(Records held in a dataset)
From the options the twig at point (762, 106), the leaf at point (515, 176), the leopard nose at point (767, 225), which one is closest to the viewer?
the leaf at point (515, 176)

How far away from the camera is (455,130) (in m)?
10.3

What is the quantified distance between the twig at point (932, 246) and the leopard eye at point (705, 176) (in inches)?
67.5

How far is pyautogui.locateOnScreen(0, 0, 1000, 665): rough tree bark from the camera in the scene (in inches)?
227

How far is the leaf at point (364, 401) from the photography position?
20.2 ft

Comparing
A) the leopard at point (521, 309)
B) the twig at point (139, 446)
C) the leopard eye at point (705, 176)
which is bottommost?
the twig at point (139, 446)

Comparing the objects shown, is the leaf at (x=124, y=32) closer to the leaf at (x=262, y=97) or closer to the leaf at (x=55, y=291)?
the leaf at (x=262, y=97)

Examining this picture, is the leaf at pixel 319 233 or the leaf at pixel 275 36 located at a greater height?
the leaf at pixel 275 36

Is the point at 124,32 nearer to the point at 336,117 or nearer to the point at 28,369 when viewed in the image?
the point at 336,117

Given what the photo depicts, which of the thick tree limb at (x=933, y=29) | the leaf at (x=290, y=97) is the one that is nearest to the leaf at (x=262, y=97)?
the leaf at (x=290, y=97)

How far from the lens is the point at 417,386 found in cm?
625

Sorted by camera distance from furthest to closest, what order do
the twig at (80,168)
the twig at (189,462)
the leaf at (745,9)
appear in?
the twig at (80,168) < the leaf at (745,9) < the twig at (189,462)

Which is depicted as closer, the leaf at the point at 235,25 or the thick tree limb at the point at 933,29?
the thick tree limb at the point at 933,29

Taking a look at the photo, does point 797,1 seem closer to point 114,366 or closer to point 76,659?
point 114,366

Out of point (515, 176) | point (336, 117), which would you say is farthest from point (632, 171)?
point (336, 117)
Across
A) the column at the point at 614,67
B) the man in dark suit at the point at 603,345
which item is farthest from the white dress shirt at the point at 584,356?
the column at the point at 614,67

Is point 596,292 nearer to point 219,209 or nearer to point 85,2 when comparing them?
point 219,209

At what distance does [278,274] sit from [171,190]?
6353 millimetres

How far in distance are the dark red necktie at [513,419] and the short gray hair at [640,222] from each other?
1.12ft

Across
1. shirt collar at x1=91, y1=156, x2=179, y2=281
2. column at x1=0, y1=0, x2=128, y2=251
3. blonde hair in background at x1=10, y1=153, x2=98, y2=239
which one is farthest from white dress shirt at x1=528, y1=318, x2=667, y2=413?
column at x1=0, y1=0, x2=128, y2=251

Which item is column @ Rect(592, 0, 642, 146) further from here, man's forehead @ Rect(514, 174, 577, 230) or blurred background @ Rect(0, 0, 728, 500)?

### What needs to be done
Write out the stretch of lines from the one containing "Given what the" through the end of the records, word for word.

### Answer to this problem
Given what the photo depicts, which of the thick tree limb at (x=933, y=29) | the leaf at (x=290, y=97) is the one that is nearest to the leaf at (x=262, y=97)?
the leaf at (x=290, y=97)

How far from the lens is the point at 417,386 found in cm?
625

Sorted by camera distance from furthest to closest, what order do
the twig at (80,168)
the twig at (189,462)
the leaf at (745,9)
appear in?
the twig at (80,168) < the leaf at (745,9) < the twig at (189,462)

Which is depicted as closer, the leaf at the point at 235,25 or the thick tree limb at the point at 933,29?
the thick tree limb at the point at 933,29

Taking a look at the photo, does point 797,1 seem closer to point 114,366 or closer to point 76,659?
point 114,366

Out of point (515, 176) | point (336, 117), which would you say is farthest from point (632, 171)?
point (336, 117)
Across
A) the column at the point at 614,67
B) the man in dark suit at the point at 603,345
which item is farthest from the white dress shirt at the point at 584,356?
the column at the point at 614,67

Is point 596,292 nearer to point 219,209 or nearer to point 85,2 when comparing them?
point 219,209

At what distance does [278,274] sit from [171,190]?
6353 millimetres

How far in distance are the dark red necktie at [513,419] and the short gray hair at [640,222] from each other?
1.12ft

Across
1. shirt collar at x1=91, y1=156, x2=179, y2=281
2. column at x1=0, y1=0, x2=128, y2=251
3. blonde hair in background at x1=10, y1=153, x2=98, y2=239
which one is farthest from white dress shirt at x1=528, y1=318, x2=667, y2=413?
column at x1=0, y1=0, x2=128, y2=251

Which item is column @ Rect(592, 0, 642, 146) further from here, man's forehead @ Rect(514, 174, 577, 230) or blurred background @ Rect(0, 0, 728, 500)?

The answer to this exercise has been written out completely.